The film also features Kirk and Laura Smalley who, after the bully-related suicide of their 11-year-old son Ty, established an anti-bullying organization called “Stand for the Silent”, in order to help children in the position Ty was once in.
In the film, a 12-year-old boy named Alex of Sioux, Iowa, is harassed multiple times by  several different “bullies” on a bus ride home.
The scenes captured and the stories told are merely pieces of the struggles these individuals have overcome, and they are presented in this documentary not only to give a voice to each child and family affected by bullying, but to all those who fall silent amidst the chaos of the rest of the world.
There is one thing, however, stopping “Bully” from reaching its full potential: its rating.
Because of a few four-letter words used over the course of the movie, it received an R rating, and this brought much concern to supporters of the film.
They worry the given rating will prevent the most targeted audience from being able to see the movie, yet according to Fox News, the MPAA (Motion Pictures Association of America) claims that an R will not stop children from seeing the movie, but simply enable parents to make informed decisions.

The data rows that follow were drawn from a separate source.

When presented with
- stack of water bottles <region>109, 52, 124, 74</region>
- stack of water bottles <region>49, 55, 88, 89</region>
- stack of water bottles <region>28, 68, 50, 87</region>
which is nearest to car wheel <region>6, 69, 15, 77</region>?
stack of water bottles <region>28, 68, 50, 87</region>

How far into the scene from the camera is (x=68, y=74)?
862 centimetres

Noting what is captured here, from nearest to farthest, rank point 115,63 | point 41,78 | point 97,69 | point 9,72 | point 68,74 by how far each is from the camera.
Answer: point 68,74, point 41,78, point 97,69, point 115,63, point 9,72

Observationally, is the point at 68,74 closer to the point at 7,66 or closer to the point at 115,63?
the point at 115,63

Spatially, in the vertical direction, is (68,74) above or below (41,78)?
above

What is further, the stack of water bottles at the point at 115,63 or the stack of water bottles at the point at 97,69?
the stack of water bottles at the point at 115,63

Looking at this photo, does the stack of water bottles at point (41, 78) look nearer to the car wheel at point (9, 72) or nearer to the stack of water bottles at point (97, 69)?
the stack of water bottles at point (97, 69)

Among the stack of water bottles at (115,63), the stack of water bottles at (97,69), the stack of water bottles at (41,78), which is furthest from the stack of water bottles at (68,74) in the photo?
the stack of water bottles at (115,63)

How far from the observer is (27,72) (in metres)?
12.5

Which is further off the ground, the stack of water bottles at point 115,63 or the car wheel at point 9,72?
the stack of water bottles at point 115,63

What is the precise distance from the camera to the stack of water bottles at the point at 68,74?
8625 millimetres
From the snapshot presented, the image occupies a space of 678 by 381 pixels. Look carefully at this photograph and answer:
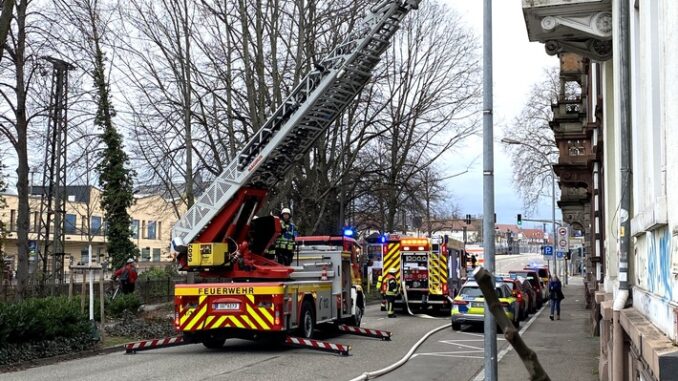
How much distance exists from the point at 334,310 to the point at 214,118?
12530mm

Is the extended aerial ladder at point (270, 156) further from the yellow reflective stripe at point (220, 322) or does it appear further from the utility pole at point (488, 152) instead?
the utility pole at point (488, 152)

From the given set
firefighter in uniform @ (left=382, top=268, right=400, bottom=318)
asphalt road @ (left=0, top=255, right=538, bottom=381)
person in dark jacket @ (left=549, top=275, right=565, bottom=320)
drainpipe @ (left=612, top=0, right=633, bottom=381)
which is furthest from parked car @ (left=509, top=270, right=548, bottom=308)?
drainpipe @ (left=612, top=0, right=633, bottom=381)

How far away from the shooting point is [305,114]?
53.4 feet

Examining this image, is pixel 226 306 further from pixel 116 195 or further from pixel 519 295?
pixel 116 195

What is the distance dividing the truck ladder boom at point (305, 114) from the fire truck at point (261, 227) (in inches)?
0.8

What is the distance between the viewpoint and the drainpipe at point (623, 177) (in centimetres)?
643

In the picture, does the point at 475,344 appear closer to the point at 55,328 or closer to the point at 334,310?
the point at 334,310

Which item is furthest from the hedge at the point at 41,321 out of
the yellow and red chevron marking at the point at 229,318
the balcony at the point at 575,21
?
the balcony at the point at 575,21

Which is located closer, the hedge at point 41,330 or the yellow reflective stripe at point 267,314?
the hedge at point 41,330

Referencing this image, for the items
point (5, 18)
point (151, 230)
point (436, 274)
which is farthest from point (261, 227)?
point (151, 230)

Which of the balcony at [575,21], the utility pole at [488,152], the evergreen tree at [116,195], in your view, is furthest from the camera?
the evergreen tree at [116,195]

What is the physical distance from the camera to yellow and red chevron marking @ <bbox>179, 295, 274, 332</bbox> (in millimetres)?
15062

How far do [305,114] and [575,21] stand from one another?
298 inches

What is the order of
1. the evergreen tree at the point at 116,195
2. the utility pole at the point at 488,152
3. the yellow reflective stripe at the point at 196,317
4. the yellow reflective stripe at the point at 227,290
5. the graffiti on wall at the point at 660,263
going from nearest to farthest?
1. the graffiti on wall at the point at 660,263
2. the utility pole at the point at 488,152
3. the yellow reflective stripe at the point at 227,290
4. the yellow reflective stripe at the point at 196,317
5. the evergreen tree at the point at 116,195
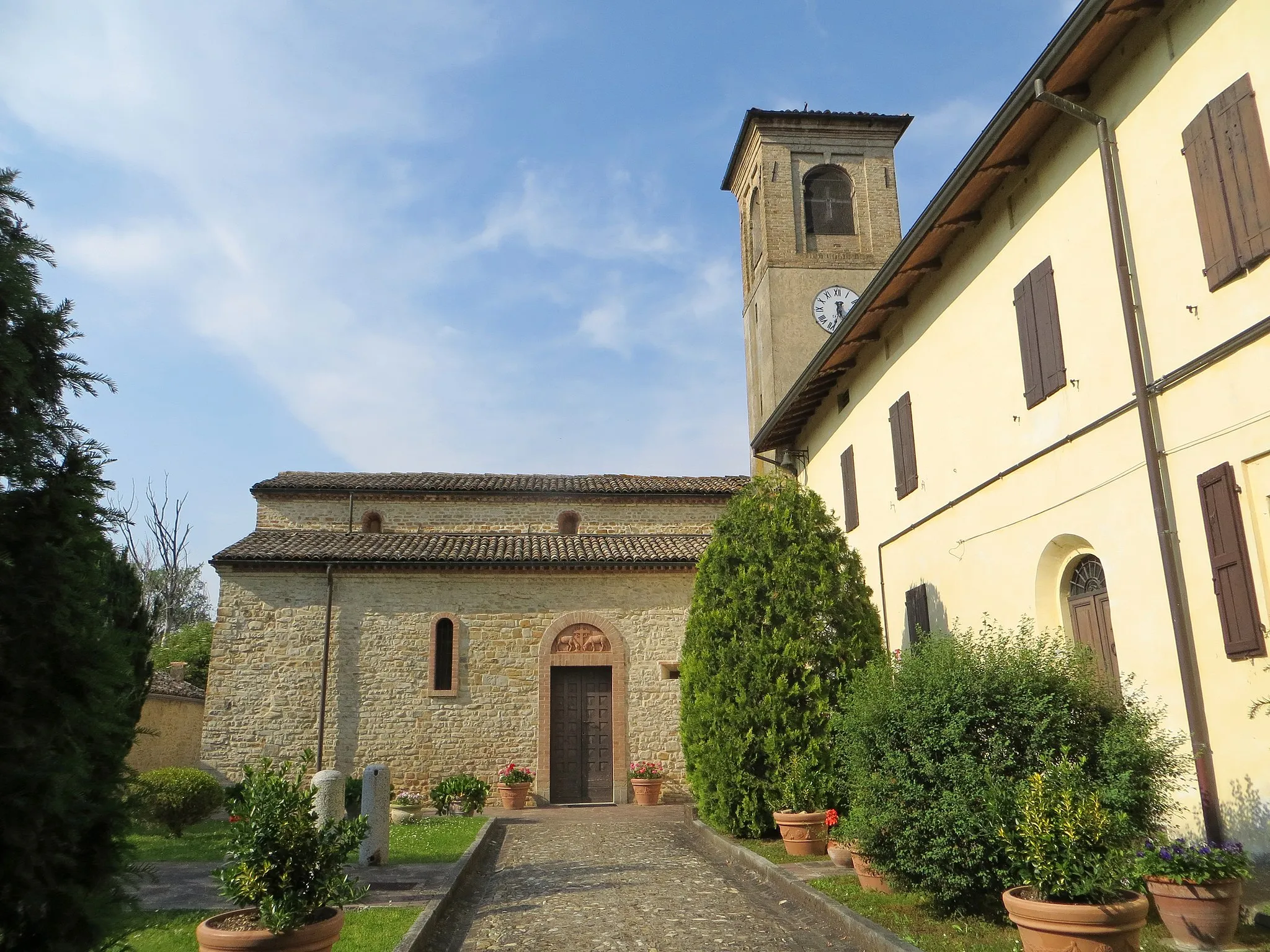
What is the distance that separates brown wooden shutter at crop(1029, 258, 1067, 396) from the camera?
332 inches

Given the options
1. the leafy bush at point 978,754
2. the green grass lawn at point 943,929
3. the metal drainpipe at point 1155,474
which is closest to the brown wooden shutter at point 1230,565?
the metal drainpipe at point 1155,474

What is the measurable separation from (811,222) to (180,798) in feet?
63.8

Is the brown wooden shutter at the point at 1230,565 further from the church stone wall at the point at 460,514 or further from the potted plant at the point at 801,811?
the church stone wall at the point at 460,514

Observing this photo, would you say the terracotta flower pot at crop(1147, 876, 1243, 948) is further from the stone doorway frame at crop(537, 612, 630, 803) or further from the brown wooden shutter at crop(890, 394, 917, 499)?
the stone doorway frame at crop(537, 612, 630, 803)

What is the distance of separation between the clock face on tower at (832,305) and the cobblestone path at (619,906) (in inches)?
572

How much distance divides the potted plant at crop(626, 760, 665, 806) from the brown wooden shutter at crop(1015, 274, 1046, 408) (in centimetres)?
1091

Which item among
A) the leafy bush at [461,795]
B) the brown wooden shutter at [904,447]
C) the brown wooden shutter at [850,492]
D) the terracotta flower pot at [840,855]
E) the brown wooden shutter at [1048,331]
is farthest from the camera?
the leafy bush at [461,795]

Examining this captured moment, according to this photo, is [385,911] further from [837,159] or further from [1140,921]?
[837,159]

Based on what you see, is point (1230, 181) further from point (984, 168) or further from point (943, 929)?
point (943, 929)

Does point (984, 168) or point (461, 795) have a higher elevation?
point (984, 168)

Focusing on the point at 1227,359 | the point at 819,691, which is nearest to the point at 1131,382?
the point at 1227,359

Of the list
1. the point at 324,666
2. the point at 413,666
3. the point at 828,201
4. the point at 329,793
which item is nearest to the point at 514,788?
the point at 413,666

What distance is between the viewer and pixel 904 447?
38.8ft

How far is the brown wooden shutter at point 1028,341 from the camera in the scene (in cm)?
880
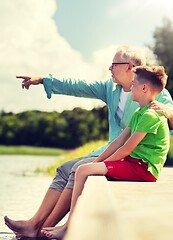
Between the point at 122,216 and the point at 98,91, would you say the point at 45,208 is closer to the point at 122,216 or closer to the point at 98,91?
the point at 98,91

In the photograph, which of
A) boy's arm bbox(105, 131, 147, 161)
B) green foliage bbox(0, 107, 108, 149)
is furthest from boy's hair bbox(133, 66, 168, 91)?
green foliage bbox(0, 107, 108, 149)

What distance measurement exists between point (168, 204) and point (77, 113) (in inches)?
1678

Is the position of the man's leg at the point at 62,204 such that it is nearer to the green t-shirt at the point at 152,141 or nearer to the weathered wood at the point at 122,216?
the green t-shirt at the point at 152,141

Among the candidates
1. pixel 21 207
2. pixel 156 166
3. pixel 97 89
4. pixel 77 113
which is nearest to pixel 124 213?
pixel 156 166

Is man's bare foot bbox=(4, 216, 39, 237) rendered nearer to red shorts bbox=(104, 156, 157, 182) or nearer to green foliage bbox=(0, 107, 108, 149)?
red shorts bbox=(104, 156, 157, 182)

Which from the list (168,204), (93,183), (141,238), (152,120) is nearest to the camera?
(141,238)

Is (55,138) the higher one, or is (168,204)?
(168,204)

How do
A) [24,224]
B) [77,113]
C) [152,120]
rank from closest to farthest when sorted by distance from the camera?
[152,120], [24,224], [77,113]

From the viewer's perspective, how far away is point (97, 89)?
3484 millimetres

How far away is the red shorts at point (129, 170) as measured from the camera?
2.60 metres

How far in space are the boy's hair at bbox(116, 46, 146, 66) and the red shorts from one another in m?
0.87

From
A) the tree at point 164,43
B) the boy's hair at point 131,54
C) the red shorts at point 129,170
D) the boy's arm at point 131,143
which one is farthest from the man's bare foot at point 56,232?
the tree at point 164,43

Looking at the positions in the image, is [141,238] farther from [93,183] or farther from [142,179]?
[142,179]

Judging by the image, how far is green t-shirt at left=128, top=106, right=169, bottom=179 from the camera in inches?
101
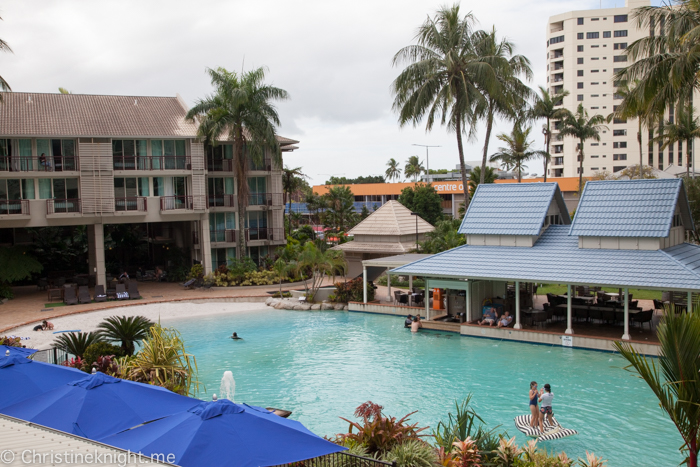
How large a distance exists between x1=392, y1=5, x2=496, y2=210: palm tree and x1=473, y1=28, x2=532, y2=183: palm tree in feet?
2.05

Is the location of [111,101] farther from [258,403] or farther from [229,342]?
[258,403]

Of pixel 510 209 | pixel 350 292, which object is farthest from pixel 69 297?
pixel 510 209

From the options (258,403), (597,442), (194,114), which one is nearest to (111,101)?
(194,114)

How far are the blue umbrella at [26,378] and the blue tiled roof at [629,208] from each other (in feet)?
61.9

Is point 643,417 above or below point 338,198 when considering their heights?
below

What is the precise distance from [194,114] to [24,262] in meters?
13.0

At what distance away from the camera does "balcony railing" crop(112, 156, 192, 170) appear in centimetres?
3399

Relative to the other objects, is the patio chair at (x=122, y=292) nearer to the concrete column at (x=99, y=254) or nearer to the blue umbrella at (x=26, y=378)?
the concrete column at (x=99, y=254)

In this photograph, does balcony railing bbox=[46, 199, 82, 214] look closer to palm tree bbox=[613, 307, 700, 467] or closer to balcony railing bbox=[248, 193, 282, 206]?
balcony railing bbox=[248, 193, 282, 206]

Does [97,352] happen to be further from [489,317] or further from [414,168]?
[414,168]

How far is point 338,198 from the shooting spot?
182 feet

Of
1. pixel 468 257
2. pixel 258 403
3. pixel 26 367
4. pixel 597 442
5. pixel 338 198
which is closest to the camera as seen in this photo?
pixel 26 367

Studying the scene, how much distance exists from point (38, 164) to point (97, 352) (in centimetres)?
2087

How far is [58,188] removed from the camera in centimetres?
3253
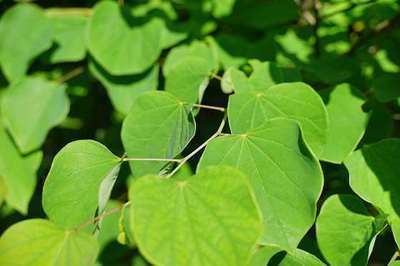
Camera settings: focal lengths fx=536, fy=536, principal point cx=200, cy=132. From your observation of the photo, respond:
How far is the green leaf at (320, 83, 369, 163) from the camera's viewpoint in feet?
3.13

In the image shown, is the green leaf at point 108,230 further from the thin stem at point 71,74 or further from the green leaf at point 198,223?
the green leaf at point 198,223

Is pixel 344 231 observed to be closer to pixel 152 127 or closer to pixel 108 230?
pixel 152 127

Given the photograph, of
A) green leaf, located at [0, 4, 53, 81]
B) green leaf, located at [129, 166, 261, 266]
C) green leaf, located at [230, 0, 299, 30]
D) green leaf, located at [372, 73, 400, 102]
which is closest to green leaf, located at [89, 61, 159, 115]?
green leaf, located at [0, 4, 53, 81]

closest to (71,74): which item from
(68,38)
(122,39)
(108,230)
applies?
(68,38)

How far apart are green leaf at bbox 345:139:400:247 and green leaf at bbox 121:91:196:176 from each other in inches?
12.1

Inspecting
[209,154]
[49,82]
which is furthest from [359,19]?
[49,82]

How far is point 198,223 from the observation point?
26.3 inches

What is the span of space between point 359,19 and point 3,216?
1254 mm

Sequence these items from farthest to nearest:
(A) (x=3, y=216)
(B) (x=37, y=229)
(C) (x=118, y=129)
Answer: (A) (x=3, y=216)
(C) (x=118, y=129)
(B) (x=37, y=229)

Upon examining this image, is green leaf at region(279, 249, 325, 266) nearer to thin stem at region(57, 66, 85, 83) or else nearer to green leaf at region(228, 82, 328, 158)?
green leaf at region(228, 82, 328, 158)

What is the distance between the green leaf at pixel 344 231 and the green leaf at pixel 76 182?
0.36m

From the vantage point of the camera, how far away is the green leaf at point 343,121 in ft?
3.13

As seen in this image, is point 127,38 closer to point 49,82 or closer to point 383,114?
point 49,82

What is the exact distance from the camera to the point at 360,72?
1.24 m
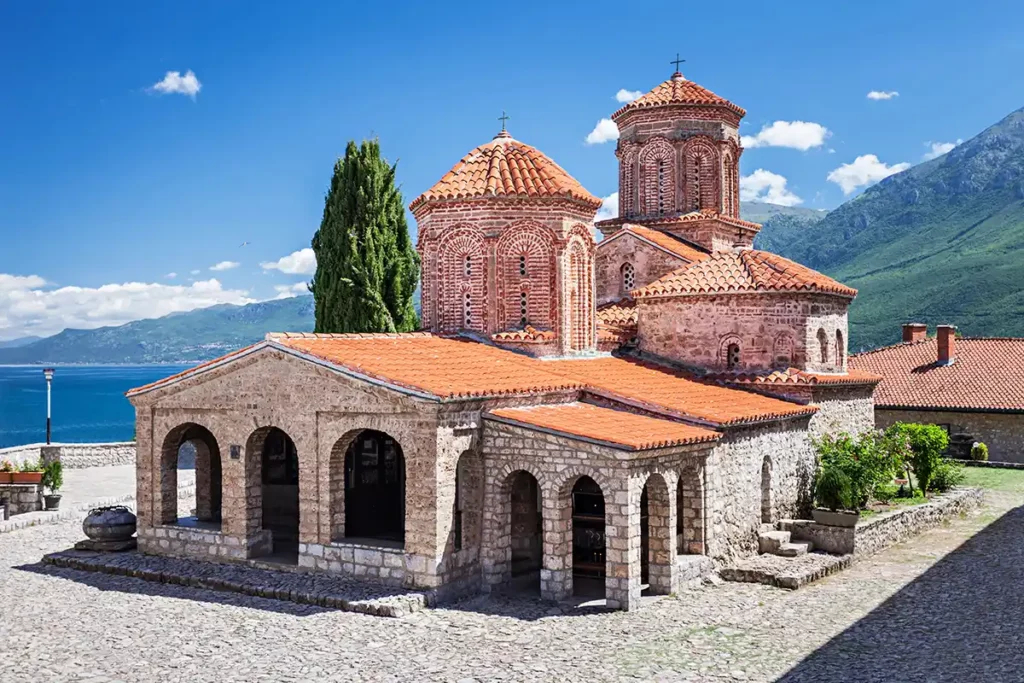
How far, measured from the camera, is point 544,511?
12805mm

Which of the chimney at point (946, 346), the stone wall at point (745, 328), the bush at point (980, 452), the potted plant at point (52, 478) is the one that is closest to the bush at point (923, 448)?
the stone wall at point (745, 328)

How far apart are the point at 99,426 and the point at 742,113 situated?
101 metres

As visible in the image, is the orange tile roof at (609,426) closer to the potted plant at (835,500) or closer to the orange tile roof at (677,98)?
the potted plant at (835,500)

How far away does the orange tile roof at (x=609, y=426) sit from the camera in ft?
40.5

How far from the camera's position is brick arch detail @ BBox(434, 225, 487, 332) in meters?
17.6

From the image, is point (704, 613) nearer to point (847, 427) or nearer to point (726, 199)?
point (847, 427)

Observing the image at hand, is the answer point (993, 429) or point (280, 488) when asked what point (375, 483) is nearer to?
point (280, 488)

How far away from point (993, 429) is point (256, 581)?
893 inches

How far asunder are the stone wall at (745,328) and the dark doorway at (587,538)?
17.2 ft

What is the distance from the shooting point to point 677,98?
23.3 metres

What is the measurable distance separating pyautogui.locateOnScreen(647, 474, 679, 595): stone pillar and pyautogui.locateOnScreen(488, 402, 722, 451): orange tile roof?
0.67 metres

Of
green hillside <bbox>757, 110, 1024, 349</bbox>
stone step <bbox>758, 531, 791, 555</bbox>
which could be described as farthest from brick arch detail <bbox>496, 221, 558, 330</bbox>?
green hillside <bbox>757, 110, 1024, 349</bbox>

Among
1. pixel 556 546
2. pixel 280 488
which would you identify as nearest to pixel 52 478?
pixel 280 488

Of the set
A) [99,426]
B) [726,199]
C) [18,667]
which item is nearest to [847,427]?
[726,199]
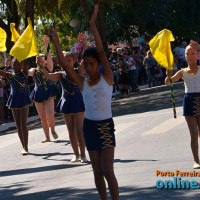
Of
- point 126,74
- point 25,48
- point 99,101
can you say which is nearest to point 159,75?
point 126,74

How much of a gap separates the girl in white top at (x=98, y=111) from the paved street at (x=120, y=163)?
1219 mm

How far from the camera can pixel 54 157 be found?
1300 centimetres

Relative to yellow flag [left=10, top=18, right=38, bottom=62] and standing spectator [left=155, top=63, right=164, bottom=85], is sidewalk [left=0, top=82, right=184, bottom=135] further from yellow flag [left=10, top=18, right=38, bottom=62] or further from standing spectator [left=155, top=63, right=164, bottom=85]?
yellow flag [left=10, top=18, right=38, bottom=62]

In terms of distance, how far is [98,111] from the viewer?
7.15 meters

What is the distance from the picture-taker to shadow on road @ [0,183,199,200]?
806 cm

Katy Butler, a high school student from Michigan, and a victim of bullying herself, disagrees wholeheartedly with the MPAA.
She decided to create an online petition demanding that they change the rating to PG-13, and the appeal reeled in over 150,000 signatures.
Only time will tell whether the rating will stand until the premiere, but if one thing is certain, it’s that at least 150,000 strangers out there are in great support of “Bully” and the message it holds, along with all those involved in the movement which inspired the film, a movement called “The Bully Project”.
The Bully Project is a collaboration effort made up of thousands, and every company, every family, every person involved is dedicated to ending the bully crisis in America once and for all.
Anyone who wishes to help the children suffering from bullying can be a part of the project simply by going to TheBullyProject.com and choosing to “join the movement”.
After becoming a member, one receives notifications regarding the latest “Bully Project” functions, and ways to get involved through community campaigns, social media, and video projects
Nearly 13 million children a year experience some form of harassment, discrimination, or abuse from their peers, so any sort of support is gladly received.
The founders of this project believe that with the right approach, and with enough heart and willpower, a difference can be made, and lives can be changed for the better.
Together the members strive to create a sense of both empathy and hope for all young victims of bullying, and raise awareness about the severity of the issue.
The more aware everyone becomes about the situation, the more responsive they will be, and the safer children will be allowed to feel in their schools and communities.
The director, producers, essentially every person involved in the making of  “Bully” hopes that the film will turn out to be a substantial step in raising awareness, and informing the public about the many ways they can get involved, and make a positive change in their community.